(From right) Ro Salaseini Moliluca, Miss Janice Fong and Miss Esiteri Donata Radrole taking an oath as a legal practitioner at the Supreme Court in Suva.
More than five years of hard work and determination paid off for 25-year-old barrister and solicitor, Esiteri Donata Radrole, who was admitted to the legal Bar today.
Miss Radrole was amongst 22 other Law graduates from the University of the South Pacific (USP) who were sworn in as new Barristers and Solicitors by Chief Justice, Mr Anthony Gates at Suva’s Supreme Court.
Miss Radrole, who is the first barrister and solicitor from Vuinadi Village, Koroalau in Savusavu said today is the happiest day of her life as she begins her career in Fiji’s legal fraternity.
“It is a very special day for me and I am proud to be here today with my parents, friends and relatives after all those years of study. There were a lot challenges in the beginning and at first, I thought it was never ending but I am so happy that finally this day has arrived,” Miss Radrole said.

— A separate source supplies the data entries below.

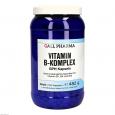VITAMIN B KOMPLEX GPH Kapseln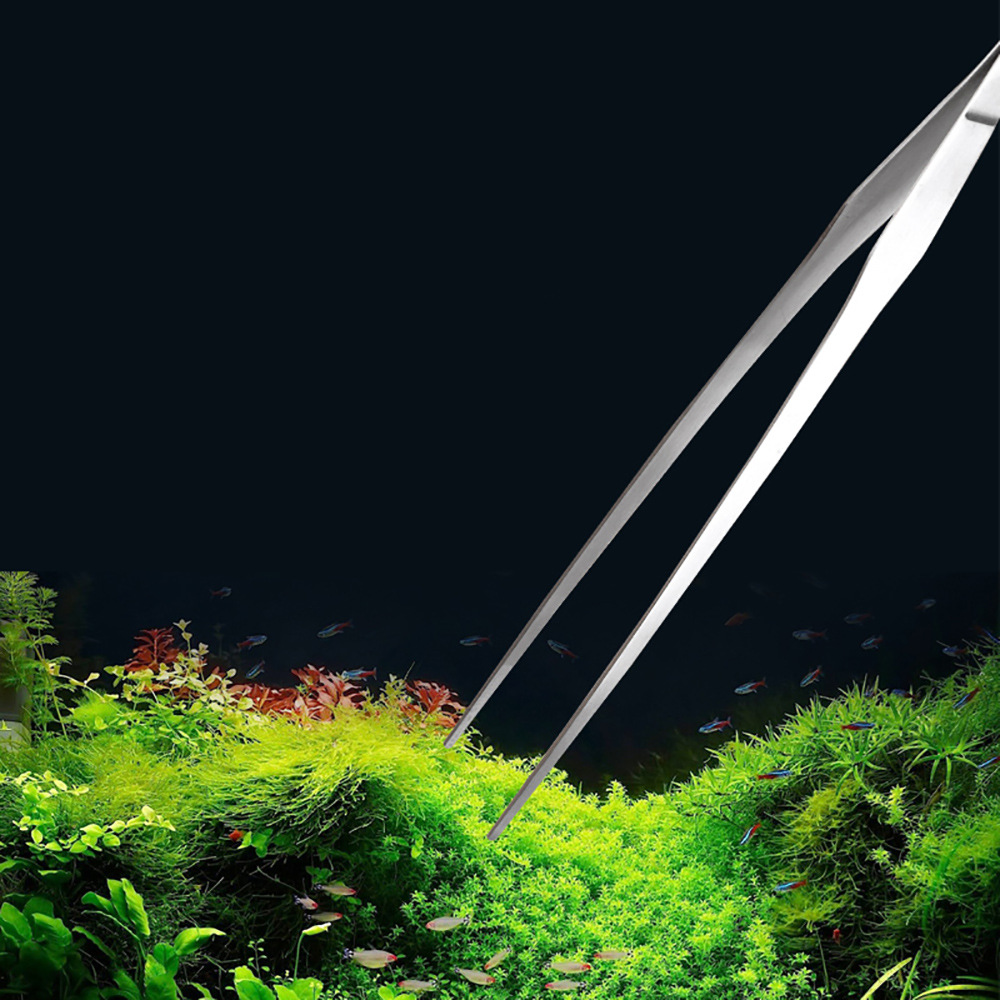 Aquarium Accessories Hard Stai - Planted Aquarium Products avis et prix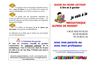 guide du jeune lecteur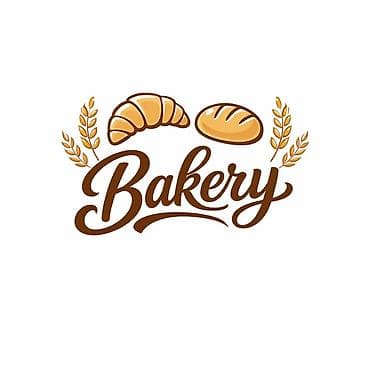 Соусы и специи: Пекарня Bakery — свежая выпечка каждый день В нашу команду ищем — 1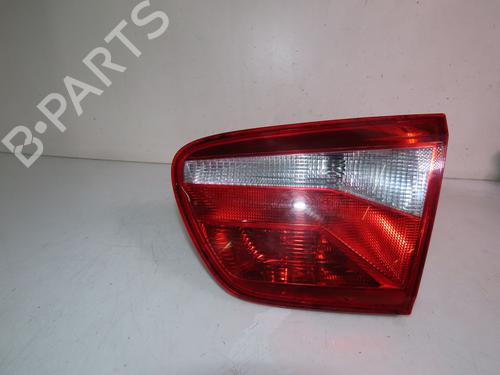 Right tailgate light SEAT IBIZA IV ST (6J8, 6P8) 1.6 TDI | BP15842266C80 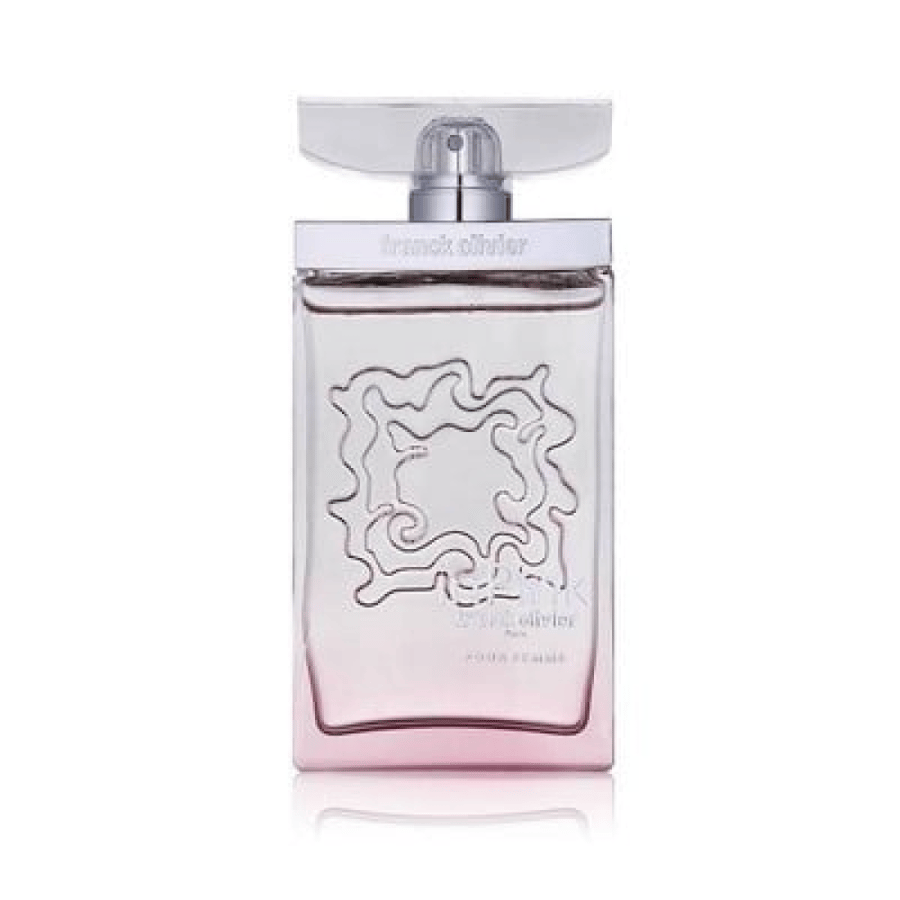 Frank Oliver in Bank Eau de Parfum 50ml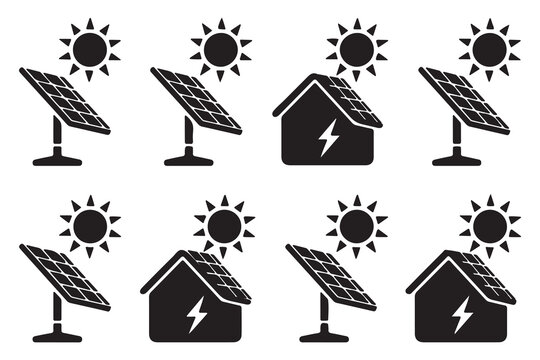 Plain text 'vector file' message on clean isolated white background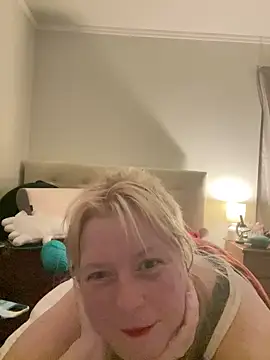 NexusStarStriker online show from May 29, 2026, 6:41 am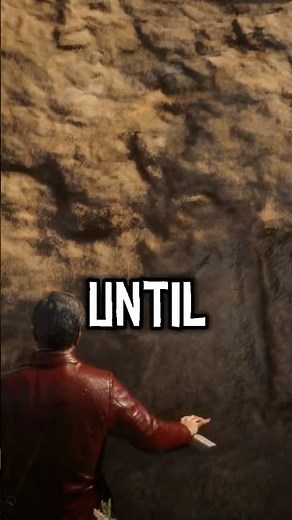 how to get into mexico in red dead redemption 2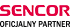 Partner Sencor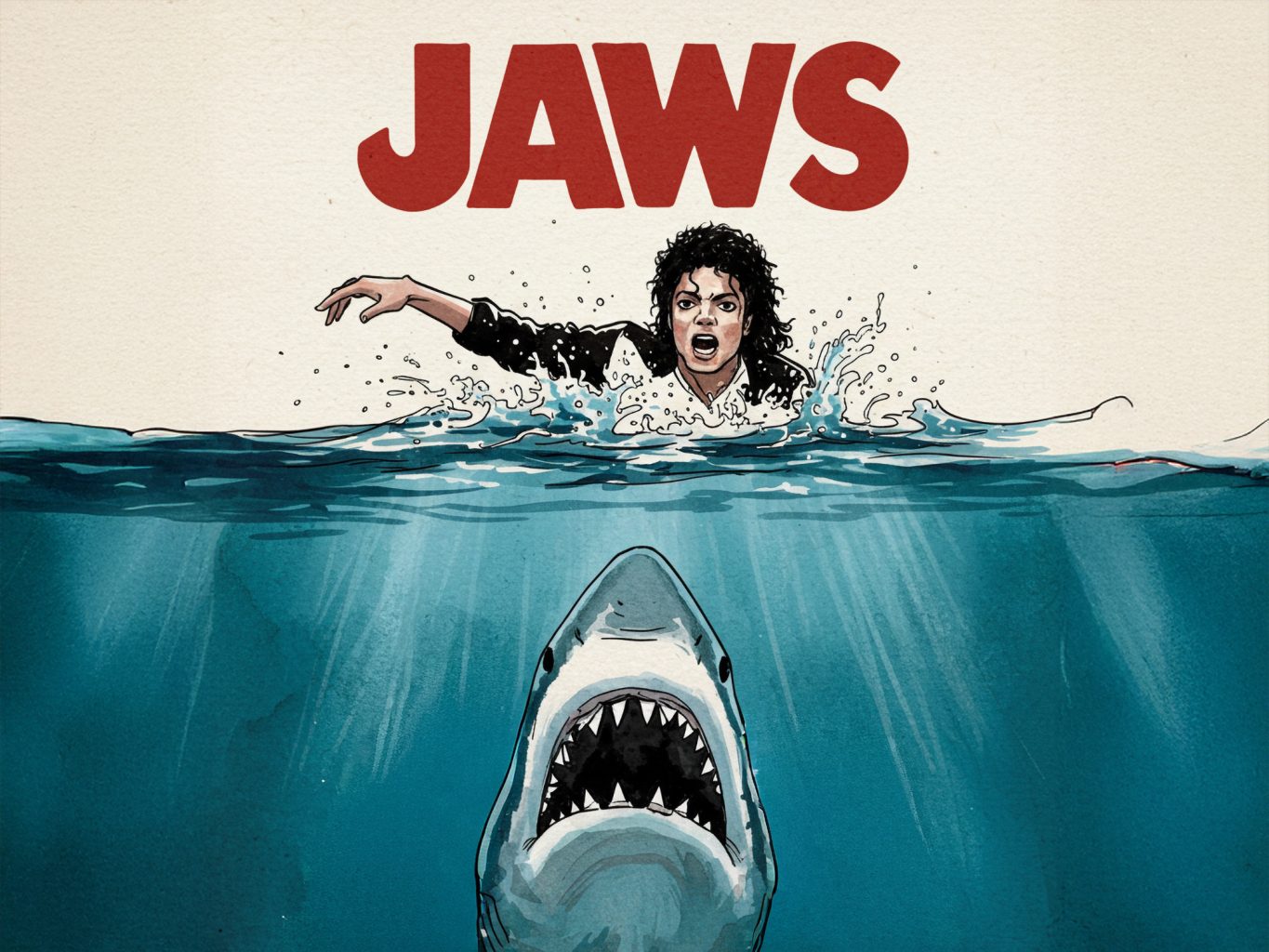 Jaws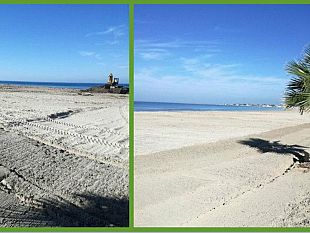 mazara-proseguono-i-lavori-di-pulizia-a-tonnarella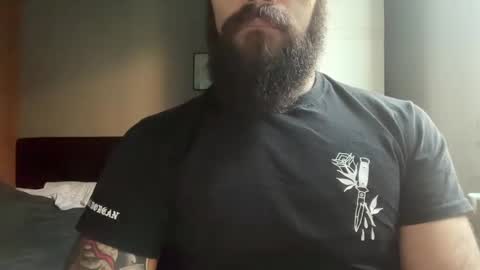 Lance online show from March 6, 4:28 pm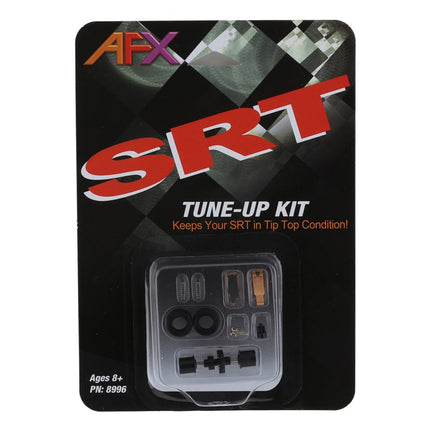 AFX8996, AFX SRT 1/64 Scale Tune-Up Kit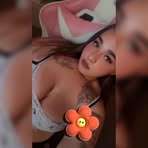 Symone Ingram - Facebook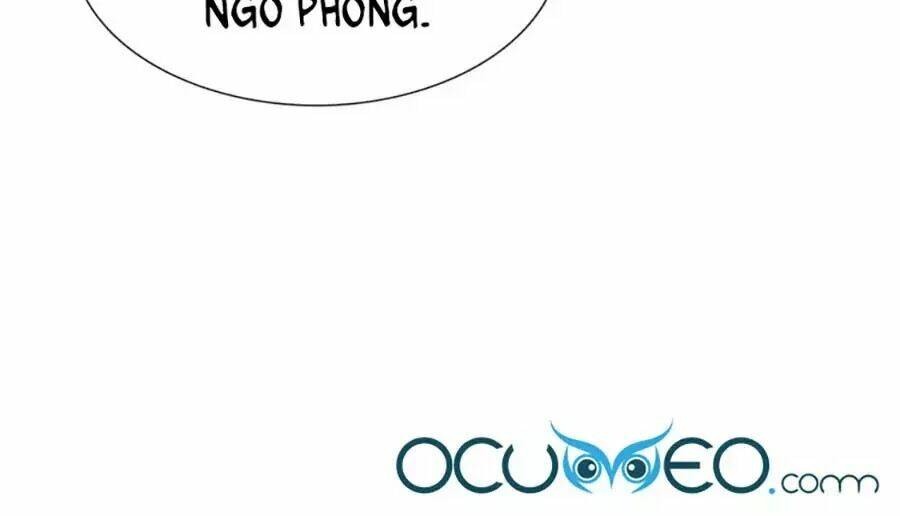 Chương 28 - Trang 5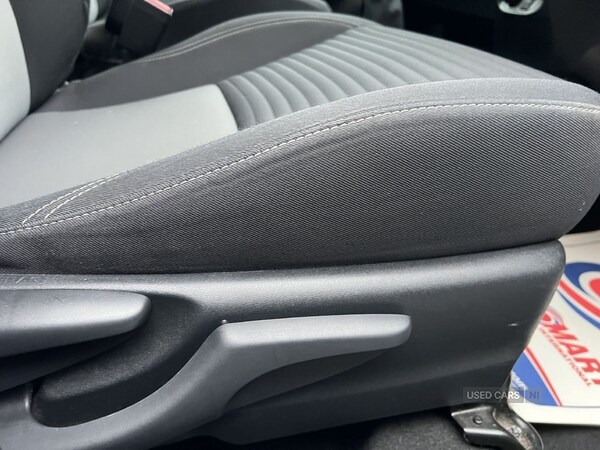 Used Toyota Yaris 2017 for sale - 76201718: Photo 22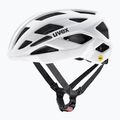 Bike helmet UVEX I-Volute Mips white matt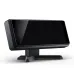 Jonsbo DS339 Mini Display - Schermo IPS 3,39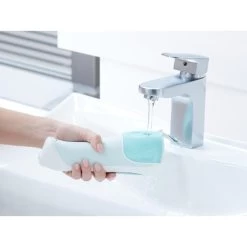 Panasonic EW1313, Mundpflege -Haushaltsgeräte-Highlights Panasonic EW1313 Mundpflege@@1887954 3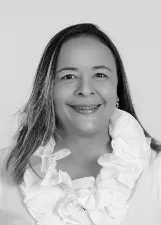 EMILLIANNE VALESCA DE ARAÚJO NASCIMENTO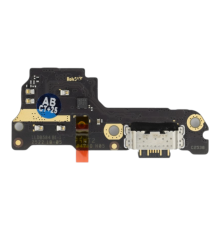 Плата зарядки Xiaomi Redmi 15 (Original) PLS-00-00154134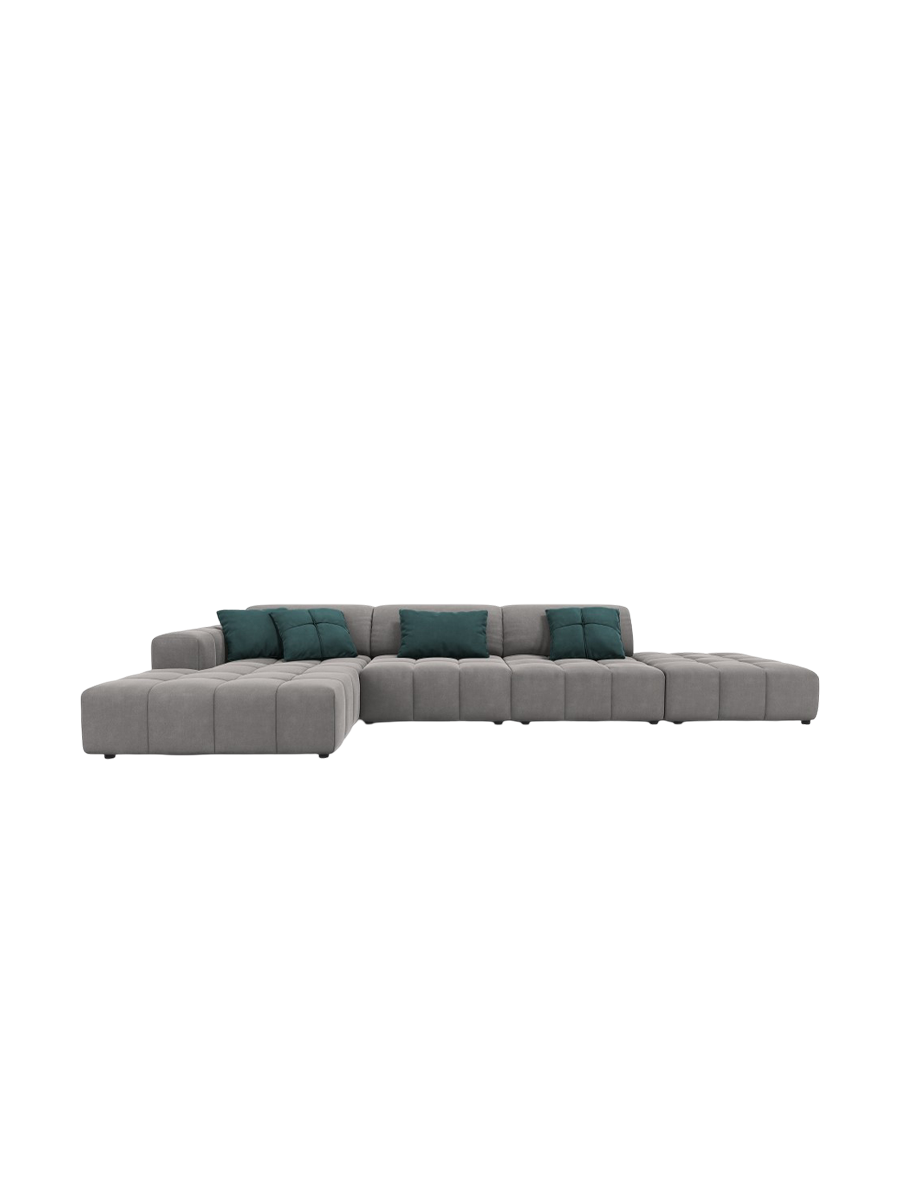 IMAGE for product variant SKU CXL_LCO_2_F1_LUC6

“My parents really supported me throughout my studies at the USP. Coming away from my family in Vuinadi village to Viti Levu for over five years of study was a big challenge. I am also glad that I got iTaukei Affairs scholarship in 2009 to complete my degree in Suva and Vanuatu,” Miss Radrole said.
She is currently employed as an intern at Rigsby Law in Nausori but hopes to establish a new law firm with her friends in the future.
“I want to uphold the importance of maintaining professionalism and ethical relationship with our clients and the country as a whole,” Miss Radrole added.
Tavua barrister and lawyer, Nilema Samantha was also a proud daughter today as her dream of joining the legal fraternity got fulfilled.
“I am really excited and it is a proud moment for my family as well. I am here today because of the immense support from my mother’s brother, Mr Raghwan. He has supported me financially since childhood,” Miss Samantha said.
The former Tavua College student said while she faced enormous struggles at the beginning of her studies, the assistance and support from lecturers enabled her to “turn her dream into a reality”.
Justice Anthony Gates reminded the newly admitted practitioner on the importance of ethics in their profession.
“You have each taken an oath or affirmation that you will truly and honestly conduct yourself in the practice as a legal practitioner according to the best of your knowledge and ability,” Mr Justice Gates said.
“We hope that oath will remind you of your duties to act at all times as a practitioner professionally devoted to your clients and to act as a responsible, committed, honourable and noble officer of the court. And further that you will at all times be courteous to court, counsel, litigants, and witnesses, whilst maintaining moral courage and demonstrating true independence.”